L’Insaziabile e il Puzzone di Moena

Il Puzzone di Moena puzza davvero? 

Certo che no. 

A meno che non vogliamo definire “puzza” il profumo inconfondibile di questa meraviglia di montagna. Il Puzzone di Moena è prodotto in Trentino con il latte degli allevamenti e delle malghe delle valli di Fassa, Fiemme e Primiero.

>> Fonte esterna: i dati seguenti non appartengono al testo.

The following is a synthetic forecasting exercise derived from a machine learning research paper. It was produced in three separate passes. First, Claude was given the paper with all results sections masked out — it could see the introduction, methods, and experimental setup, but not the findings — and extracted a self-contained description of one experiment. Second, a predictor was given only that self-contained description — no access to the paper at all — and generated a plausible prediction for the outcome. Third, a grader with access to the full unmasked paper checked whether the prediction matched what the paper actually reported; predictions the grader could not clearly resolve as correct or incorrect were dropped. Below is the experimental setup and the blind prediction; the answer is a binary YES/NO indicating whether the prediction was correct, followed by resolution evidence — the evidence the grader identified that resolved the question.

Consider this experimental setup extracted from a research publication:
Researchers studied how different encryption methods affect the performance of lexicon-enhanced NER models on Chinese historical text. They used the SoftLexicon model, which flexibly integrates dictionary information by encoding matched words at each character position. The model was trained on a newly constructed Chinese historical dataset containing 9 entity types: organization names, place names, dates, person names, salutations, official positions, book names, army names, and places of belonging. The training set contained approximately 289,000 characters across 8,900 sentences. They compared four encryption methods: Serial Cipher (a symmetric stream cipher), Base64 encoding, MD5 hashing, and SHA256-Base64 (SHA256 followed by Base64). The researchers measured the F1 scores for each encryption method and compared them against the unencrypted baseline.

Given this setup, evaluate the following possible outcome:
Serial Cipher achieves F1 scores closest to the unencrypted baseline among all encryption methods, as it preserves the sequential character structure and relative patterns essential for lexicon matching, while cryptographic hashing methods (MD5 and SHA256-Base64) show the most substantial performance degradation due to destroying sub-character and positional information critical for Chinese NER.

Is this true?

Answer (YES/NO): NO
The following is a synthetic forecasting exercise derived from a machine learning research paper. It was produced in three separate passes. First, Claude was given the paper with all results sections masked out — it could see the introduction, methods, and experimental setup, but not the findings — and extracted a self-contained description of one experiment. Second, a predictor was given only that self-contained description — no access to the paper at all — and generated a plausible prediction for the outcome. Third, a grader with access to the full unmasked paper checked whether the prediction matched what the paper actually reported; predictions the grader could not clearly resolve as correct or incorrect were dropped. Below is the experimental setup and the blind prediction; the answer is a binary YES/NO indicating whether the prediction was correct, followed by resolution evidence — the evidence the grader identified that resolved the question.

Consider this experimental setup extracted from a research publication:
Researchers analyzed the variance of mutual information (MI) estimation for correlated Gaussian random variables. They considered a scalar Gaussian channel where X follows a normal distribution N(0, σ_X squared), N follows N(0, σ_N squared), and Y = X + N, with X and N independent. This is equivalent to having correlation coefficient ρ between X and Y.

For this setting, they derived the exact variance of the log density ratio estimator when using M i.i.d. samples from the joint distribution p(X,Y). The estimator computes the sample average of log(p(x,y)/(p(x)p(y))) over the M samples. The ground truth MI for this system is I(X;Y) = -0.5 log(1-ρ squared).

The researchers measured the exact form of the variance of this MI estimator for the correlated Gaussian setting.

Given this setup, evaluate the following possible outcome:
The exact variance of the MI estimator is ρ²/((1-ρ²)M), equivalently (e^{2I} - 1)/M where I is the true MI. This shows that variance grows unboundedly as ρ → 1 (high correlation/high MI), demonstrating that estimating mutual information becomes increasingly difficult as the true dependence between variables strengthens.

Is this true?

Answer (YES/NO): NO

Una vera cartolina casearia, nella quale antiche tradizioni e benessere animale vanno a braccetto con l’inventiva delle genti delle terre alte. Questo formaggio prende il suo caratteristico odore dal lavaggio della crosta delle forme con acqua e sale, che accelerano la maturazione dando vita ad aromi e sapori unici. Il “trucco” del lavaggio della crosta, molto utilizzato in passato, permetteva alle popolazioni di montagna di avere un formaggio più saporito e con tempi di maturazione e stagionatura molto ridotti.

Il profumo di questo cacio straordinario, dicevamo, è molto penetrante. Ma la sua forza è nel gusto: a seconda dell’età, che può andare dai tre/quattro mesi fino ai 150 giorni, in bocca il Puzzone di Moena può essere dolce o erbaceo, con un retrogusto amarognolo tipico dei formaggi d’alpeggio. E porta in dote il pascolo, il burro cotto e addirittura la frutta secca, con note di nocciola tostata che possono rendere l’assaggio una vera emozione casearia.

Dal punto di vista tecnico il Puzzone è un formaggio a pasta semidura e semicotta, con la cagliata che viene portata a una temperatura di circa 48 gradi, proprio come la Fontina e altri caci di montagna. L’occhiatura è sparsa e irregolare, mentre la pasta è giallo paglierino più o meno carico a seconda della stagionatura e della provenienza del latte. All’esterno la forma è liscia e leggermente unta, tipica della lavorazione a crosta lavata. Ogni valle, ogni malga, ogni caseificio ha però la sua versione che rende omaggio al territorio, ai prati e ai pascoli delle valli del Trentino. 

Chiamatela pure puzza, ma assaggiatelo. Ne vale la pena.